- [INPUT FOR THIS TASK]:

#####

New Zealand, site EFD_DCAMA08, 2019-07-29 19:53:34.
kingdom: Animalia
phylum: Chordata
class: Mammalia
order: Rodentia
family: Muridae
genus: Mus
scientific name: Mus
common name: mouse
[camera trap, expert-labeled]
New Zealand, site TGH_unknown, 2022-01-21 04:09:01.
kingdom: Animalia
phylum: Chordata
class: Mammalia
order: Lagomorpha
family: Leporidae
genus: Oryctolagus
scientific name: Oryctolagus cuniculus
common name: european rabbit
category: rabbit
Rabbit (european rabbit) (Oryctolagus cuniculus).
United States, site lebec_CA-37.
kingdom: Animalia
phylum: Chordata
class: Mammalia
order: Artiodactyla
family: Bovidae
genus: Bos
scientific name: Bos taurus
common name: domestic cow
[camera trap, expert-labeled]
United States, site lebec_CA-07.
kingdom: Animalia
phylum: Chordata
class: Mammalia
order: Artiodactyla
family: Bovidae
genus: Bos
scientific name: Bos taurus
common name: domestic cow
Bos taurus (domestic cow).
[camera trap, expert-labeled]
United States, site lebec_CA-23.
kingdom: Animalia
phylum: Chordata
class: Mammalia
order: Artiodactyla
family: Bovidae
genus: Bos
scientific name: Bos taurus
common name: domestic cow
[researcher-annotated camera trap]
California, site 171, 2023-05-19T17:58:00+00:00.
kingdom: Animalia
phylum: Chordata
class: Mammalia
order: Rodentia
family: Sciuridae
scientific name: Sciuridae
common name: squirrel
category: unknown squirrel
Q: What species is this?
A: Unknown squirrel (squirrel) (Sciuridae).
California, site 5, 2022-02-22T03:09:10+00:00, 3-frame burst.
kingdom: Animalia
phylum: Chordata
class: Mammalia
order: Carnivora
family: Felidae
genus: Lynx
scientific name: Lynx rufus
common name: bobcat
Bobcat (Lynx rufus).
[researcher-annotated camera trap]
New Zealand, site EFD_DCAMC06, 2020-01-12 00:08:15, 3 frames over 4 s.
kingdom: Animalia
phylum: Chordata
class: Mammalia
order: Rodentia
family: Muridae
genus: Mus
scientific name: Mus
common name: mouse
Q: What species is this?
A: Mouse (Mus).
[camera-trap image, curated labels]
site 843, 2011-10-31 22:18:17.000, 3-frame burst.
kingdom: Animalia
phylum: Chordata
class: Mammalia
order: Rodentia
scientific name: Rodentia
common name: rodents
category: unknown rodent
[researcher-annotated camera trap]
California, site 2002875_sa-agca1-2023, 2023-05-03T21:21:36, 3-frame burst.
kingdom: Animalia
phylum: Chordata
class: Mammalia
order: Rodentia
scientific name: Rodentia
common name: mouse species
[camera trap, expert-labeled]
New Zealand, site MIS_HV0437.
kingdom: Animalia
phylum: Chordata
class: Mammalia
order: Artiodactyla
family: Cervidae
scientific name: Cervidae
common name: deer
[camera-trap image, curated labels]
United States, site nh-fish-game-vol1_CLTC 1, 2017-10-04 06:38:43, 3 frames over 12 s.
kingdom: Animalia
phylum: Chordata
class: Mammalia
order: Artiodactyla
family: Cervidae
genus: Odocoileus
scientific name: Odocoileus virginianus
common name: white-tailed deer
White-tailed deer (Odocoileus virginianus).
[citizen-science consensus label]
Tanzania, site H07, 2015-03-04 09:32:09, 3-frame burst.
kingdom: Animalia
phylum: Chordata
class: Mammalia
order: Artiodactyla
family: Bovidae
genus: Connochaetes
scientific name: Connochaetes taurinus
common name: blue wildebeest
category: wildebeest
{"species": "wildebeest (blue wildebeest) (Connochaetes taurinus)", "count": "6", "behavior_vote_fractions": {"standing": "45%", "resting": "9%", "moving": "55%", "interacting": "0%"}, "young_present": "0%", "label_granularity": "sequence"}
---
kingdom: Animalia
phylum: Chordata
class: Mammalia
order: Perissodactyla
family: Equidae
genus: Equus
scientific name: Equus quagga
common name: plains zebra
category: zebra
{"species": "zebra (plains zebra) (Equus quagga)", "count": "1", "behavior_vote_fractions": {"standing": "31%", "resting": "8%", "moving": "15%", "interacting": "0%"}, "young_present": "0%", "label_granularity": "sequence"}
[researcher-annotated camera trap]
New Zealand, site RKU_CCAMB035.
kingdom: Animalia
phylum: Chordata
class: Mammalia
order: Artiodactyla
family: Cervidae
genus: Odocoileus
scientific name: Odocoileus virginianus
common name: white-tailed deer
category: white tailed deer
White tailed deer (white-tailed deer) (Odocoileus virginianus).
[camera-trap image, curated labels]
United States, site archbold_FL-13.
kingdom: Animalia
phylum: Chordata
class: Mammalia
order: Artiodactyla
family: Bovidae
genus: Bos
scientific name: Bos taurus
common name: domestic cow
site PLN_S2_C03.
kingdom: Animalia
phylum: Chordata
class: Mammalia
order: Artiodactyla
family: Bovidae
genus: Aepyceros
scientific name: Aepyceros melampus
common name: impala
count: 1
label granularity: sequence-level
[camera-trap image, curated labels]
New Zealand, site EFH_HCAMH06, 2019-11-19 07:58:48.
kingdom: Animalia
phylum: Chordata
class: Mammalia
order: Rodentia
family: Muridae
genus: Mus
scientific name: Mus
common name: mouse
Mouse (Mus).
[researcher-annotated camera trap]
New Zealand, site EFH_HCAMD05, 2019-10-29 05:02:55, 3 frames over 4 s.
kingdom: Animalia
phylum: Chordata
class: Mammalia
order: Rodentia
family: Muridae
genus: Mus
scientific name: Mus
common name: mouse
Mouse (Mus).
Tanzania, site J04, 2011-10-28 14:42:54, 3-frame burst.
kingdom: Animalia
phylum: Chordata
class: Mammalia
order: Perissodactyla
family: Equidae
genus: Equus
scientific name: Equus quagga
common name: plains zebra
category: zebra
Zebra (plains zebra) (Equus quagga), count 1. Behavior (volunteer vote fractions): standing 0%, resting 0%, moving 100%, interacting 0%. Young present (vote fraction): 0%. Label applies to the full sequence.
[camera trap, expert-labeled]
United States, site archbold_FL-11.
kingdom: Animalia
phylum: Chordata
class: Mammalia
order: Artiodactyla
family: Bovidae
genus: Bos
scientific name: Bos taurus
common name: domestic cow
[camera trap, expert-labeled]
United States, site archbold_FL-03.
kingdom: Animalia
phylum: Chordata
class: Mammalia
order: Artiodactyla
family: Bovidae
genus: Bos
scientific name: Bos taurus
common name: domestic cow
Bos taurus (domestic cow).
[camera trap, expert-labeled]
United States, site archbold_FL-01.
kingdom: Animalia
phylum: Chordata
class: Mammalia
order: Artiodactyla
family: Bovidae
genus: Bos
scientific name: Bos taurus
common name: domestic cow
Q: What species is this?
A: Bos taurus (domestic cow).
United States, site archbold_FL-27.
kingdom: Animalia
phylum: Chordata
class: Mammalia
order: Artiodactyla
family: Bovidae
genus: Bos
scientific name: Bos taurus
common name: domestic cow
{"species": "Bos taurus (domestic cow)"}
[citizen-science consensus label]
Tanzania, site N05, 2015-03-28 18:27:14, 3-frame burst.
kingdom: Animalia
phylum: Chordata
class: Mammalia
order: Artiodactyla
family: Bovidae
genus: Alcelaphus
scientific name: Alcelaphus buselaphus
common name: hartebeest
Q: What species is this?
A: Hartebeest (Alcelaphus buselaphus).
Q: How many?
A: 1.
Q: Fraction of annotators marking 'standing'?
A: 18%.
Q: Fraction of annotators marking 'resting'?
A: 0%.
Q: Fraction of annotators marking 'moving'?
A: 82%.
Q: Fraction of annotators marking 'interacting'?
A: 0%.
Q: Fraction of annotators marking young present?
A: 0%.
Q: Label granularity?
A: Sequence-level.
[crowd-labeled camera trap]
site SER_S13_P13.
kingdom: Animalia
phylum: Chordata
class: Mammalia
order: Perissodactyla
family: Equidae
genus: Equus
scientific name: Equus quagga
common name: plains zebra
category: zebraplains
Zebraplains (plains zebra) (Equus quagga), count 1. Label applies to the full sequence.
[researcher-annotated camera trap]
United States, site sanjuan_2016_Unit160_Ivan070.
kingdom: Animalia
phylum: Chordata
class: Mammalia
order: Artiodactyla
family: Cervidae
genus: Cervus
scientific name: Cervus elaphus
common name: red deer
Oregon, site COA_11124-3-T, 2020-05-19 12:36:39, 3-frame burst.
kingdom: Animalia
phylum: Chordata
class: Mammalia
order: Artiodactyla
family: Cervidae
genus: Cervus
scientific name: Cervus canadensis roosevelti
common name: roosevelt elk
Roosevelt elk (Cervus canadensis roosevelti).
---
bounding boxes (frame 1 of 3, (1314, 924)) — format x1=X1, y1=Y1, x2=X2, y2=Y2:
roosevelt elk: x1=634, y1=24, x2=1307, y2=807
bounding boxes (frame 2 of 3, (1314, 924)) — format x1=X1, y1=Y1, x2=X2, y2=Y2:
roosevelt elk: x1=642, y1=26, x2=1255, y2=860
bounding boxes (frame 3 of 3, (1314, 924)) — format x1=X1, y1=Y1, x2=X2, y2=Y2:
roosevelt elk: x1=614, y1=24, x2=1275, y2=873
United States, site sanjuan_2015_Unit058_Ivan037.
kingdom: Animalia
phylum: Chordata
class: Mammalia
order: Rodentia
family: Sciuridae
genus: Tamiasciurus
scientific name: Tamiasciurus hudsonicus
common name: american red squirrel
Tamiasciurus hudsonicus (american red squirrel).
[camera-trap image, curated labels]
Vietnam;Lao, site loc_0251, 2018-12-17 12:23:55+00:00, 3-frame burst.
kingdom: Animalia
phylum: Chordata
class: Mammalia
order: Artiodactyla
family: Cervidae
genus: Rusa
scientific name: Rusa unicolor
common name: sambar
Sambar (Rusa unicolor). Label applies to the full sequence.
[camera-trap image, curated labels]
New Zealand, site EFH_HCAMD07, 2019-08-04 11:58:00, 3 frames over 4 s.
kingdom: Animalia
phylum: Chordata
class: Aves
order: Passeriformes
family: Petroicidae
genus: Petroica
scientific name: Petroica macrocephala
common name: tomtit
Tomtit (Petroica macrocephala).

#####

- [REQUIREMENT]:
Tally the lines in the material above that contain "States". Respond with the number and nothing else.

- [SOLUTION]:
11